Beauty of Python’s collections module#

Python is famed for embracing duck typing. It is nice idea in a number of ways, allowing functions to work equally well with lists, sets, dictionary keys, or whatever user-defined object if it provides __iter__ method. However sometimes we want to distinguish between types of arguments. Good example is recursive operations on nested structures. Consider function, that recursively deletes all dictionary items with None values.

Here is how it could be written for reduced non-recursive case:

def without_empty(data):
    return {key: value
            for key, value in data.items()
            if value is not None}

Now if we want to remove None values in nested dictionaries, we will add recursion:

def without_empty(data):
    return {key: without_empty(value)
            for key, value in data.items()
            if value is not None}

Obviosly this new function will not work, because if value is not a dict, AttributeError will be raised in call to items method.

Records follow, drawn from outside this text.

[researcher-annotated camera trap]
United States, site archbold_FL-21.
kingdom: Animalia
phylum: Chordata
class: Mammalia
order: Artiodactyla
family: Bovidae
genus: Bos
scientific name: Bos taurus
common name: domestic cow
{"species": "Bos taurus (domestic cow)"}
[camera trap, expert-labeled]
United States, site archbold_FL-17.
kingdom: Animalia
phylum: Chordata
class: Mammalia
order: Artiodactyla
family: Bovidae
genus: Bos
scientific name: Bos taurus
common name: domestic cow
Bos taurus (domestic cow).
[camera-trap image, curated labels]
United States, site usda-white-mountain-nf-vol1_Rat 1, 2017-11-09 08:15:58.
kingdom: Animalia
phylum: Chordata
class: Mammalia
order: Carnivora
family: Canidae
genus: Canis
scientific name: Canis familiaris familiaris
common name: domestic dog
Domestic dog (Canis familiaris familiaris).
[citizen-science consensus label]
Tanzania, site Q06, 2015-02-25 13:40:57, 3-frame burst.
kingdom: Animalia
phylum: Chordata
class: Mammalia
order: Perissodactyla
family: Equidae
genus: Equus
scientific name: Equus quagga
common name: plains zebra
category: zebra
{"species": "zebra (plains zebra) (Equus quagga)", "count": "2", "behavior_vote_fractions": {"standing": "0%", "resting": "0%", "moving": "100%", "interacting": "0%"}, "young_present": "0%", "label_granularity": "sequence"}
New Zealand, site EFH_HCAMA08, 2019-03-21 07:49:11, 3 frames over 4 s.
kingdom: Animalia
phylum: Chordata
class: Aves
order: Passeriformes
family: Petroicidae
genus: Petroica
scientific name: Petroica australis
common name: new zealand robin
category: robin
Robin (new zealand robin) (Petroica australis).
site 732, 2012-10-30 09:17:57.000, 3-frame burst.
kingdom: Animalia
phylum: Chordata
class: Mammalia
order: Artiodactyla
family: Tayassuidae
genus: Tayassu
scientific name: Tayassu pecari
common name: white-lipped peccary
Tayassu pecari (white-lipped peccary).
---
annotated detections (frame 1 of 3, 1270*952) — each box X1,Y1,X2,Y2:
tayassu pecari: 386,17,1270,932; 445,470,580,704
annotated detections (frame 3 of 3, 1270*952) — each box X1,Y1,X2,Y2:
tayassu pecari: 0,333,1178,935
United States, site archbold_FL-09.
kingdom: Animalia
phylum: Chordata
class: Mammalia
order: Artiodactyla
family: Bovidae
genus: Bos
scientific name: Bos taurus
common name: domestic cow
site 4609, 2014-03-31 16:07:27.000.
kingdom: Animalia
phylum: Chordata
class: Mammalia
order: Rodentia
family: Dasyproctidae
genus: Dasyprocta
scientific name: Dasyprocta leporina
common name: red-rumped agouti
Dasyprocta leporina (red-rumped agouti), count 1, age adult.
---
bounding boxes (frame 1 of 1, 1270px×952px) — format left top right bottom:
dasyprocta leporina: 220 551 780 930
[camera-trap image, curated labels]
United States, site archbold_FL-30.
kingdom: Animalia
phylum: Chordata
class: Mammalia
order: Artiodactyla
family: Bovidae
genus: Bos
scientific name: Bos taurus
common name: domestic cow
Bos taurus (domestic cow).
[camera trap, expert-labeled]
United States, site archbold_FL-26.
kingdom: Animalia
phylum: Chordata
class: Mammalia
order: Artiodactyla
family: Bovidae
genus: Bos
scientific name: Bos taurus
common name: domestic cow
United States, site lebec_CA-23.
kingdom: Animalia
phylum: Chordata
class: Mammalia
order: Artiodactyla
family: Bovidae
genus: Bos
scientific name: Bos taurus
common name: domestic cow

So function need some way to distinguish between dictionaries and other values. Naive duck-typing solution could look like this:

def without_empty(data):
    if hasattr(data, 'items'):
        return {key: without_empty(value)
                for key, value in data.items()
                if value is not None}
    else:
        return data

So far so good, checking with nested dictionary gives correct result:

>>> without_empty({1: {2: None, 4: 5}, 3: None})
{1: {4: 5}}

However, what if function has to support lists of dictionaries too? Current version will just ignore None values in lists:

>>> without_empty([{1: None}])
[{1: None}]

Let’s add check for lists:

def without_empty(data):
    if hasattr(data, 'items'):
        return {key: without_empty(value)
                for key, value in data.items()
                if value is not None}
    elif hasattr(data, '__iter__'):
        return [without_empty(item)
                for item in data]
    else:
        return data

Function works fine, giving expected result for complex case:

>>> without_empty({1: [6, {2: None, 7: 8}], 3: None})
{1: [6, {7: 8}]}

But code now is hard to follow and tricky to update. Because second condition is depending on the first one - both dict and list provide __iter__ method. Also first check uses public method items, but second - internal helper __iter__, which looks like hacking.

And here comes collections.abc (Just collections in Python 2) providing number of abstract base classes that can be used to test whether a class provides a particular interface; for example, whether it is hashable or whether it is a sequence.

Here is version of our function, that utilizes abstract classes:

from collections import Mapping, Set, Sequence

def without_empty(data):
    if isinstance(data, Mapping):
        return {key: without_empty(value)
                for key, value in data.items()
                if value is not None}
    elif isinstance(data, (Sequence, Set)):
        return [without_empty(item)
                for item in data]
    else:
        return data

At this point you may have question, how is it possible that built-in dict class is an instance of some deep burried collections.abc.Mapping? The answer is easy: it is not. And that’s why I decided to write about this module.

In Python it is type’s responsiblity to decide if some object instantiates it. The mechanics are descrived in detail in documentation to abc module.

In short abstract base class defines must define method __subclasshook__, which may look something like this for Mapping class:

@classmethod
def __subclasshook__(cls, C):
    if cls is Mapping:
        if any('items' in B.__dict__
               for B in C.__mro__):
            return True
    return NotImplemented

isinstance calls this method and magic happens - object becomes an instance of a class that it never heard of.